Çıkar sahipleri modelinin güç noktaları; örgüt üzerindeki iç ve dış iddiaları kabullenmesi ve eğer yaşamını sürdürmek istiyorsa en azından kilit çıkar sahiplerinin isteklerini tatmin etmesi gerektiği bilinicine sahip olmasıdır. Bu modelin zayıf yönleri ise; birbiriyle rekabet halinde olan iddiaları yargılayabilecek bir kriterden yoksun olması ve çeşitli çıkar grupları menfaatleriyle ilgilenecek daha fazla tavsiyeye ihtiyaç duymasıdır.
2.7.4. Rekabetçi Analizleri
Strateji seçimini destekleyen diğer önemli bir yaklaşım da Michael Porter (1980-1985) tarafından geliştirildi. Rekabetçi analizler adı şuradan kaynaklanmaktadır; bu yaklaşıma göre bir endüstriye yön veren güçleri analiz etmek suretiyle, bu endüstri dalındaki karın genel durumu tahmin edilebilir. Benzer şekilde stratejik bir iş ünitesindeki herhangi bir stratejinin başarısı da öngörülebilir (Bryson,1990:35).

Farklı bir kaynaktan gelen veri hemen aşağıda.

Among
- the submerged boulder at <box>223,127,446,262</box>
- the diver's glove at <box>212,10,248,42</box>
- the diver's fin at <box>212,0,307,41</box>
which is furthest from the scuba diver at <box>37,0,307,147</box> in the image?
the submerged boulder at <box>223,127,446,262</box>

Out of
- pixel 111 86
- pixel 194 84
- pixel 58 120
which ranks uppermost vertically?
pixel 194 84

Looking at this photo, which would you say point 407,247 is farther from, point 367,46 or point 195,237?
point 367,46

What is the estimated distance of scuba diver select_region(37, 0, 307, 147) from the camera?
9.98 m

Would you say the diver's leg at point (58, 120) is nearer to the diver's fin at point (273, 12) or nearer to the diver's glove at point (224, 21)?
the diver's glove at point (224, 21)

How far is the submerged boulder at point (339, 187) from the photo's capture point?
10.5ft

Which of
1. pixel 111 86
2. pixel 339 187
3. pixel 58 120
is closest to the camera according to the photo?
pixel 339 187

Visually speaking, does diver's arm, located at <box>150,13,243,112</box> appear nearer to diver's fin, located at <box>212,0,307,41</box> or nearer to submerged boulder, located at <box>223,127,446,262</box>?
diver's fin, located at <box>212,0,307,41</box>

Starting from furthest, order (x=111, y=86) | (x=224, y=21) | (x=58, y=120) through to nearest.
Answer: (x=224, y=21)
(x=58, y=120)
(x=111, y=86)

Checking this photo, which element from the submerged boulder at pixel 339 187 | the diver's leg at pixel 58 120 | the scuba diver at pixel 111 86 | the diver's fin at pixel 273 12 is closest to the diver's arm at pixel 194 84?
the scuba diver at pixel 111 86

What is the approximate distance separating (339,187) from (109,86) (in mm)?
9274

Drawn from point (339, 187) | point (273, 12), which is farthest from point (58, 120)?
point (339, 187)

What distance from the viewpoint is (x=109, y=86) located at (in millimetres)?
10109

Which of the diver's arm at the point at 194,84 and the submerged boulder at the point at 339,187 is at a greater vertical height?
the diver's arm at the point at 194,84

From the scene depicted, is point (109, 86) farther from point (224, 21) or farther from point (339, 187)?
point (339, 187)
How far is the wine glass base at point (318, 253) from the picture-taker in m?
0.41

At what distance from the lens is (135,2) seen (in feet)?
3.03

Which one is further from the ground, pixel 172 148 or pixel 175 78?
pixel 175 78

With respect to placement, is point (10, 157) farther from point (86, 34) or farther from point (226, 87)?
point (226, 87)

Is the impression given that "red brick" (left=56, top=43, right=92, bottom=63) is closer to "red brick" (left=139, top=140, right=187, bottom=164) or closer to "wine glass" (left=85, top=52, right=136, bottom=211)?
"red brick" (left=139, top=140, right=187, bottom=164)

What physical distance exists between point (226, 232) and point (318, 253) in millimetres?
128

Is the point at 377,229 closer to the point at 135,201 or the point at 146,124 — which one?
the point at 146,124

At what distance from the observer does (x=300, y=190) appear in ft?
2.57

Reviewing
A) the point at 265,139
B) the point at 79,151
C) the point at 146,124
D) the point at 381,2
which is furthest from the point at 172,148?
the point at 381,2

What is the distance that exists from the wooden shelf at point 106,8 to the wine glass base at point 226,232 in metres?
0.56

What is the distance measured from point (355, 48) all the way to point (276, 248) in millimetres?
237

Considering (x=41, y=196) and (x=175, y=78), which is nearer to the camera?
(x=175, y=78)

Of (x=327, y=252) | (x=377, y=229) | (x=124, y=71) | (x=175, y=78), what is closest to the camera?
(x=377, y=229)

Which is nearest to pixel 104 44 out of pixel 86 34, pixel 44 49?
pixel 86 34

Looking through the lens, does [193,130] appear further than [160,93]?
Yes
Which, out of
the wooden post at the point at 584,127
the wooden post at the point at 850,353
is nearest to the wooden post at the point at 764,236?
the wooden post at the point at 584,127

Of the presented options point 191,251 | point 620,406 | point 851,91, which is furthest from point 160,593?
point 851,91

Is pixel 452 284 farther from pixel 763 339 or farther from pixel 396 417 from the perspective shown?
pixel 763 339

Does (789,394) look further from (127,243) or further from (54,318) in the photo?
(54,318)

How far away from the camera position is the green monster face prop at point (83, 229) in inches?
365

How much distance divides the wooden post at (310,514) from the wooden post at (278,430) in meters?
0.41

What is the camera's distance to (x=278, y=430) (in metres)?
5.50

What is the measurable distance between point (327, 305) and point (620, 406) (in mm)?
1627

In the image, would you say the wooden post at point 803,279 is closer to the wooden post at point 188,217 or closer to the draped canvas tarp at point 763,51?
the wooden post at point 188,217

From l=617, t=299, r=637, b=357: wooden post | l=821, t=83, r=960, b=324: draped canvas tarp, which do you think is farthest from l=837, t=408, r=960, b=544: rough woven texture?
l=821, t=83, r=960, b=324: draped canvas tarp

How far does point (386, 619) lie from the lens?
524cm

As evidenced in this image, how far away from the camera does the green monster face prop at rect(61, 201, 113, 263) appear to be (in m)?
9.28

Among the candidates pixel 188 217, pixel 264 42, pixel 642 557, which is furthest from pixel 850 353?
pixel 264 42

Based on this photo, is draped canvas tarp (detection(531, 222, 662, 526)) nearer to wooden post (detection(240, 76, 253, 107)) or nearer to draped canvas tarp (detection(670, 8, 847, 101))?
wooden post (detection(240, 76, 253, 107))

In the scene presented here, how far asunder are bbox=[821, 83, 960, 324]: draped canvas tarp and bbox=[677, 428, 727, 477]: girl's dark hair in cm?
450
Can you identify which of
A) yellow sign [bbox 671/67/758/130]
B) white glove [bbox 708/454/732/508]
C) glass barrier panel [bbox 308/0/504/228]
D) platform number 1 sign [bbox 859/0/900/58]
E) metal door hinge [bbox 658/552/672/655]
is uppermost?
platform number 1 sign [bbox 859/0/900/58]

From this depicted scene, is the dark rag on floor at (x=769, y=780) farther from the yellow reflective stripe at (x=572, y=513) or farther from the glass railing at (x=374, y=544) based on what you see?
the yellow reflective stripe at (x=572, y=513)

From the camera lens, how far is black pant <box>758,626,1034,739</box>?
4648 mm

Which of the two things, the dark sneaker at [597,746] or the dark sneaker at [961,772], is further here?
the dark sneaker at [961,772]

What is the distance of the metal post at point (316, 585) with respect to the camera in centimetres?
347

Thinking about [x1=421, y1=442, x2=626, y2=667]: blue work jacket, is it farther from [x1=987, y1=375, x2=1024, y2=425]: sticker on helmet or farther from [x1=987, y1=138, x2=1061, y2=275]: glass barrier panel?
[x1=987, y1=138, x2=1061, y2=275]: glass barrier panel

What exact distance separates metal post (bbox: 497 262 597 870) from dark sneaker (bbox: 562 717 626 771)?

Rekabetçi analizler şu noktada güçlüdürler; endüstrileri değerlendirecek sistematik bir yöntem sağlar ve bu endüstriler içinde yer alan stratejik iş birimlerinde karşılaşılan stratejik opsiyonların değerlendirilmesine imkan tanırlar. Kamu ve kar
amaçsız uygulamalar için rekabetçi analizlerin iki temel zayıflıkları vardır. Genellikle endüstrinin ne olduğu ve hangi güçlerin onu etkilediğini öğrenme güçlüğü vardır. Kamu ve kar amaçsız kuruluşlardaki örgütsel başarının anahtarı; genellikle rekabetten ziyade dayanışmadadır. Dolayısıyla kamu sektöründeki rekabetçi analizler sosyal ve politik değerlendirmelerle dayanışma olasılığı çerçevesinde ele alınmalıdır.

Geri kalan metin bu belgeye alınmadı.